Existe el criterio equivocado de que la frontera sólo debe ser resguardada por los militares de puestos allí. Y no es así. La titularidad de la tierra en la franja fronteriza no está protegida que manda y ordena el artículo 10 de la Constitución de la República, que traza las pautas para lograr ese propósito.
En efecto, el texto constitucional hace una reserva de ley a fin de que se articule una disposición legal que regule la tenencia y titularidad de la tierra en la zona fronteriza, privilegiando el interés de los dominicanos para preservar la soberanía nacional, como ocurre en la mayoría de los países, los cuales son celosos con los límites que marcan su territorio.
El presidente del Instituto Duartiano, Wilson Gómez, quien también es magistrado del Tribunal Constitucional, ha venido insistiendo por la aprobación de una ley adjetiva como lo ordena la Carta Magna, para evitar que extranjeros adquieran grandes porciones de tierra, lo que podría originar una confusión en la línea divisoria con Haití y traer consigo consecuencias que pueden evitarse, estableciendo una legislación clara y precisa que regule la adquisición de inmuebles en la frontera.
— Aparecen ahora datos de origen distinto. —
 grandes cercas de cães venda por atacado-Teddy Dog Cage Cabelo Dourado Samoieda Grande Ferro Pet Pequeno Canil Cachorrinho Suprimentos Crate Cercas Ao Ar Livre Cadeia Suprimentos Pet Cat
Los valores patrios deben ser temas de enseñanza obligatorias, tal y cómo está previsto en la Carta Sustantiva, numeral 13 del artículo 63, cuyo texto es el siguiente: ”con la finalidad de formar ciudadanos y ciudadanas conscientes de sus derechos y deberes, en todas las instituciones públicas y privadas, serán obligatorias la instrucción en la formación social y cívica, la enseñanza de la Constitución, de los derechos y garantías constitucionales y de los principios de convivencia pacífica “.
A pesar de que creemos firmemente, que la frontera dominico-haitiana quedaría sellada con la construcción de una gran muralla,un muro a la inmigración ilegal de los vecinos que ocupan la parte occidental de la isla.
La República Dominicana cuenta con herramientas legales, consagradas en la Ley de Leyes para realizar numerosos proyectos en la zona limítrofe con Haití, a fin preservar la dominicanidad, pues estamos siendo víctimas de una transculturación.
Si el Gobierno central se dedicara a cumplir parte de lo que ordena el artículo 10 de la Constitución, estaríamos preservando nuestras tradiciones y los valores patrios. Un fragmento del texto: “declara de supremo y permanente interés nacional la seguridad, el desarrollo de la zona fronteriza y los poderes públicos elaborarán y priorizarán políticas y programas de inversión pública para asegurar estos objetivos “.